Leafly Cannabis Website Leaked User Info via Exposed Database

Cannabis information platform Leafly sent notification emails to some of its customers letting them know that some of their information was exposed in a data leak incident.

Leafly is "the world’s largest cannabis information resource" as the company says in a press release released four days ago and it "helps people discover, find, and buy cannabis and empowers cannabis businesses to attract and retain loyal customers through advertising and technology services," 

"With 10 million monthly active users and 1.4 million user-generated strain, product, and dispensary reviews, Leafly has the largest and fastest-growing audience in the cannabis industry," also says a press release from June 2019.

Users' credit card information was not exposed

Leafly discovered on September 30 that customer information stored within user records from July 2, 2016, was exposed by a secondary database.

"On September 30, we teamed that a set of Leafly user records dated July 2, 2016 held in a secondary Leafly database was disclosed without permission.
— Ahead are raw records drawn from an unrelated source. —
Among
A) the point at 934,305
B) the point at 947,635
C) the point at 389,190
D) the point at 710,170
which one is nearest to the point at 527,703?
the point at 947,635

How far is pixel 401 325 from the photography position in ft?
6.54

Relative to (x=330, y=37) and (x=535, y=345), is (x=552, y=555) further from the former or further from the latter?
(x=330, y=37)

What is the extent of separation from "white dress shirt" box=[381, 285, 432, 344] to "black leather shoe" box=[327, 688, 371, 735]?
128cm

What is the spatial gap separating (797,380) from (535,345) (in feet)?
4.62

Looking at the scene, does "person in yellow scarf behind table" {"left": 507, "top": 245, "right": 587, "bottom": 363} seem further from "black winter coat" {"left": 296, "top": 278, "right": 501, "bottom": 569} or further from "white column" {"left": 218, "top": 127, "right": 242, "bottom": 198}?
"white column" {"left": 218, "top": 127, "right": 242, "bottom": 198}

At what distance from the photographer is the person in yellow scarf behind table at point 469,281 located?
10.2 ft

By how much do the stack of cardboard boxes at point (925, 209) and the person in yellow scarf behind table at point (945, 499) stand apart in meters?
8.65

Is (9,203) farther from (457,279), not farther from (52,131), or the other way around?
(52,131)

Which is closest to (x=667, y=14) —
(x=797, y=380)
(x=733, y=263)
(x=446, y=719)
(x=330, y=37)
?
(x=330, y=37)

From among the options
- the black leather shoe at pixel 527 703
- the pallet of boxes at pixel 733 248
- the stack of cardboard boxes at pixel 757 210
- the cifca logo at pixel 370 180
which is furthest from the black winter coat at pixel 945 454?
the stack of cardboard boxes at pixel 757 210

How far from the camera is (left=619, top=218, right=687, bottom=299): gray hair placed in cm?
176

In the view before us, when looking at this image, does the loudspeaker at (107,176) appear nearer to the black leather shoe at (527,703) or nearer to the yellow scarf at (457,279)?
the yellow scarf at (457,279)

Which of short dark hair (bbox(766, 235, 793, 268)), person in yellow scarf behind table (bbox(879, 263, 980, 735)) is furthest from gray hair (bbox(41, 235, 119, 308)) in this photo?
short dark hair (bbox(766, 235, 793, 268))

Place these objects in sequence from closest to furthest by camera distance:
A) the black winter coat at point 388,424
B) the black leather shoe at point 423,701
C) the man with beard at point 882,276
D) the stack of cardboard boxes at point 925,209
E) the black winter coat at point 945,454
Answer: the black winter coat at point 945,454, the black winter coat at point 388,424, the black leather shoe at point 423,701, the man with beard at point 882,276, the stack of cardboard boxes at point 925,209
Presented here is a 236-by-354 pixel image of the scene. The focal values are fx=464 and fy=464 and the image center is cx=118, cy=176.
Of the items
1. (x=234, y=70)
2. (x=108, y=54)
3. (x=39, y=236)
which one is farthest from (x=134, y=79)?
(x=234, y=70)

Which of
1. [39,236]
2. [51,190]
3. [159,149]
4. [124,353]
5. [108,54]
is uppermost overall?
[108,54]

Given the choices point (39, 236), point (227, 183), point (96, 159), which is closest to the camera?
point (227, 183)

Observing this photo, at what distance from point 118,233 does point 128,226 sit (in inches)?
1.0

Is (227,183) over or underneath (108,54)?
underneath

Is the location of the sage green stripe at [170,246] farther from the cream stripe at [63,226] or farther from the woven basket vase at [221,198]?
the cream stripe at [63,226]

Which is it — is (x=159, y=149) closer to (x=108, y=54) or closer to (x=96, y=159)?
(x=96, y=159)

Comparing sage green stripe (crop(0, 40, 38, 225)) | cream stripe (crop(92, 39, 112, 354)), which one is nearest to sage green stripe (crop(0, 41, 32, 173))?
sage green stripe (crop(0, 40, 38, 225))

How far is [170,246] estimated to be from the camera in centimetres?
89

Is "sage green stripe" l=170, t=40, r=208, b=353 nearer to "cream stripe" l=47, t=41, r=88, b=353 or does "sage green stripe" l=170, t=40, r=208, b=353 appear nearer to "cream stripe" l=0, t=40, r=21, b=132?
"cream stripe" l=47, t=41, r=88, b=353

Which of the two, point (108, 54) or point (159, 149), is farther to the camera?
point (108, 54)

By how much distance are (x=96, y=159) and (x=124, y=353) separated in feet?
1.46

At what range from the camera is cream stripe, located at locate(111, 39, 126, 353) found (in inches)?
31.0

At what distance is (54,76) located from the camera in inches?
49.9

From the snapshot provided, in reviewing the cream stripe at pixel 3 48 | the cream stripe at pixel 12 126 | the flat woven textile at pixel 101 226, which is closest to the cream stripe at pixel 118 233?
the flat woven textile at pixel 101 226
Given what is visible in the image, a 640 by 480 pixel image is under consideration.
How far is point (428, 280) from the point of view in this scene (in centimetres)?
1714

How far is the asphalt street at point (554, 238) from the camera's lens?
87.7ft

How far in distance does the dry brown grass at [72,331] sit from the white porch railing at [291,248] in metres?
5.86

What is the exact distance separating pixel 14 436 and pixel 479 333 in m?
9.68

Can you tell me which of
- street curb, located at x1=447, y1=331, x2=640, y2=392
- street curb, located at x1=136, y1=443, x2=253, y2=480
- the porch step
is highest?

Your email address was in that file," says the alert delivered to impacted customers.

Leafly added that the company does not collect or store national identification numbers or credit card information, and that there is no evidence that its production website was also accessed without authorization in the security incident.

For some users [1, 2, 3, 4, 5], the database leaked emails, usernames, and encrypted passwords, while, for others [1, 2], it also included extra info such as names, ages, gender, location, and mobile numbers.

"However, it is a good idea to ensure that you use a unique password on Leafly and other services you use. If you share passwords across services and haven't updated them recently, and you haven't reset your Leafly password, we recommend you do SO DOW," states the notification letter.

The company reached out to all impacted customers, removed the exposed database, hired a forensic security auditor to investigate the incident and evaluate the situation, and it is in the process of reviewing data protection practices and procedures.

"Please accept our sincere apology for any concern this has caused. If you have any questions, please reach out to our customer support team at support@leafly.com," states Leafly.

The data leak notification letters sent by Leafly do not provide information on the number of impacted users. 

BleepingComputer has reached out to Leafly for more info but had not heard back at the time of this publication. This article will be updated when a response is received.